For those who have not seen "Match Point," it is about the little things in life that are also the big things: love, truth, fidelity, desire, ambition. Oh, and it stars Scarlett Johansson. But I dig her for her acting skills in addition to her looks, and she is perfectly cast here as the femme fatale. Jonathan Rhys- Meyers skillfully plays a slithery, upwardly mobile London tennis instructor, a type of role that Jude Law usually plays.
"Match Point" touches on themes of lying, cheating and infidelity that are familiar from earlier Woody Allen dramas such as "Hannah and Her Sisters" and "Crimes and Misdemeanors." A couple of times, remembrances of Allen's own sordid marital past intruded on my viewing experience, but not enough to detract from the many pleasurable moments in which I found myself smiling and saying "aha!" Obviously, Allen believes in the adage "write what you know," and he is a master of the subject, and the filmmaking process.
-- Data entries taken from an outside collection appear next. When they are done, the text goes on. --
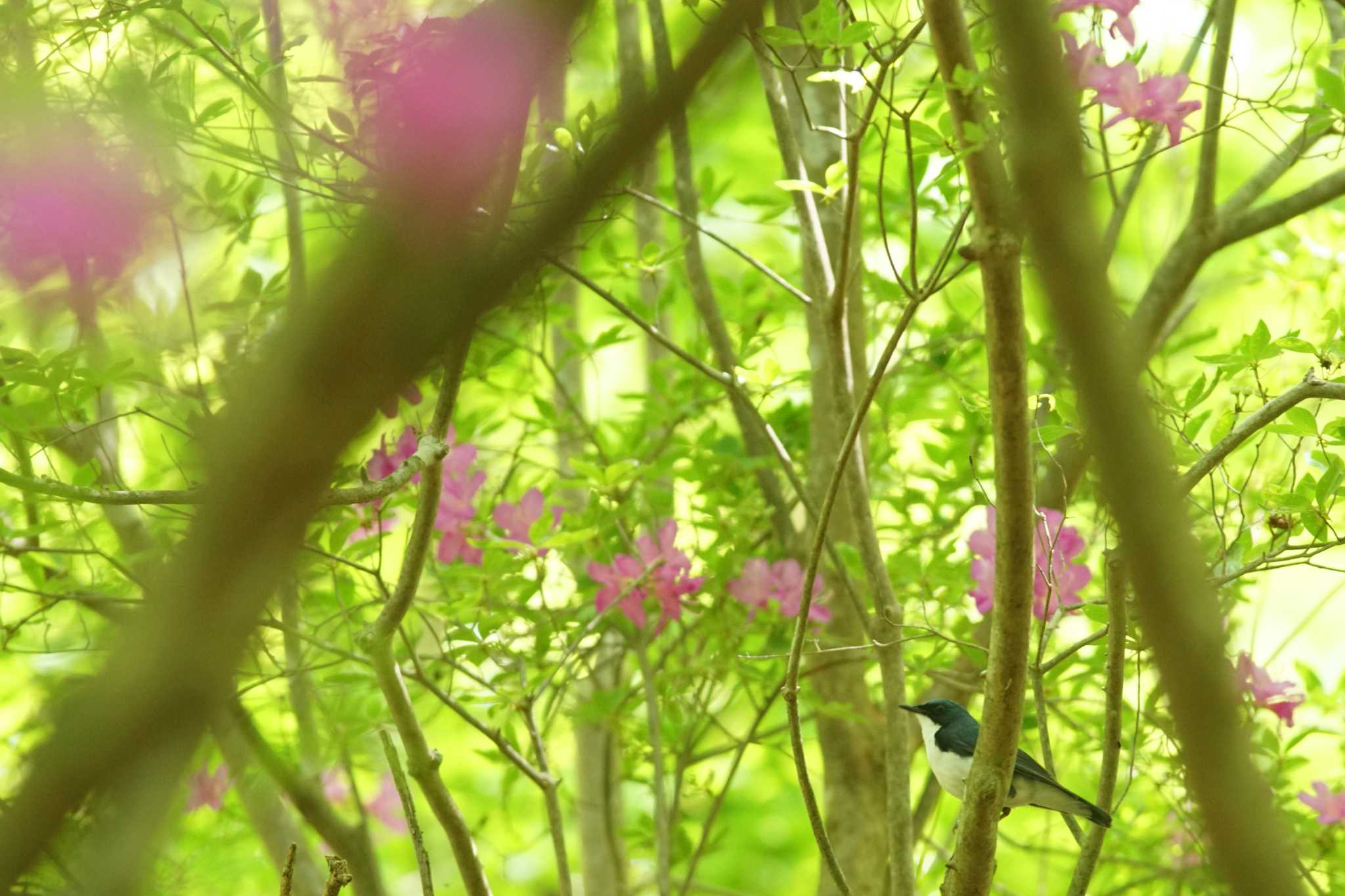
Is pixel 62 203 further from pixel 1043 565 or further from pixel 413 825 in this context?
pixel 1043 565

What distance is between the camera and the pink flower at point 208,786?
8.87 feet

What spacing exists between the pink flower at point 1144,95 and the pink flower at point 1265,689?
38.1 inches

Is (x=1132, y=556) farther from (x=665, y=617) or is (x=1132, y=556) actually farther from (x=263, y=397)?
(x=665, y=617)

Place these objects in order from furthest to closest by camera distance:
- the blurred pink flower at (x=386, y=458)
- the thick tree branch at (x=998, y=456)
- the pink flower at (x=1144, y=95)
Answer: the blurred pink flower at (x=386, y=458)
the pink flower at (x=1144, y=95)
the thick tree branch at (x=998, y=456)

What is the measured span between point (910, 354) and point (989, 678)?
1733mm

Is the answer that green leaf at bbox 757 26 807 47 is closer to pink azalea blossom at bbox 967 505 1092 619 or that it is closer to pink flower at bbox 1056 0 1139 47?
pink flower at bbox 1056 0 1139 47

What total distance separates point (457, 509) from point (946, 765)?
1.13 metres

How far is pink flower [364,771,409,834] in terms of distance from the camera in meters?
4.01

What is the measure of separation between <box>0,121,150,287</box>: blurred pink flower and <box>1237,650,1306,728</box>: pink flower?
2.16 metres

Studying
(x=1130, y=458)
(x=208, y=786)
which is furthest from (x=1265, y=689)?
(x=1130, y=458)

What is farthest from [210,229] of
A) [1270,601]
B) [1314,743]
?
[1270,601]

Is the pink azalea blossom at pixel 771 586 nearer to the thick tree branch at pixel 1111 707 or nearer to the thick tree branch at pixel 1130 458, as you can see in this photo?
the thick tree branch at pixel 1111 707

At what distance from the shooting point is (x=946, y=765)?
264 centimetres

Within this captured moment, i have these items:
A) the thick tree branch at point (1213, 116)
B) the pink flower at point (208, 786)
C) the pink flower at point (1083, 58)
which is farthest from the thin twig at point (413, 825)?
the thick tree branch at point (1213, 116)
The cinematography beautifully captures a sometimes sunny but often gloomy London and English countryside. At just over two hours, "Match Point" is considered long for a Woody Allen film, but holds the viewer's interest through various and sometimes very dark twists and turns.
There's nothing wrong with entertaining summer movie blockbusters and plenty of buttered popcorn. However, if you want some filet mignon with your popcorn, a "Match Point" rental is just the ticket.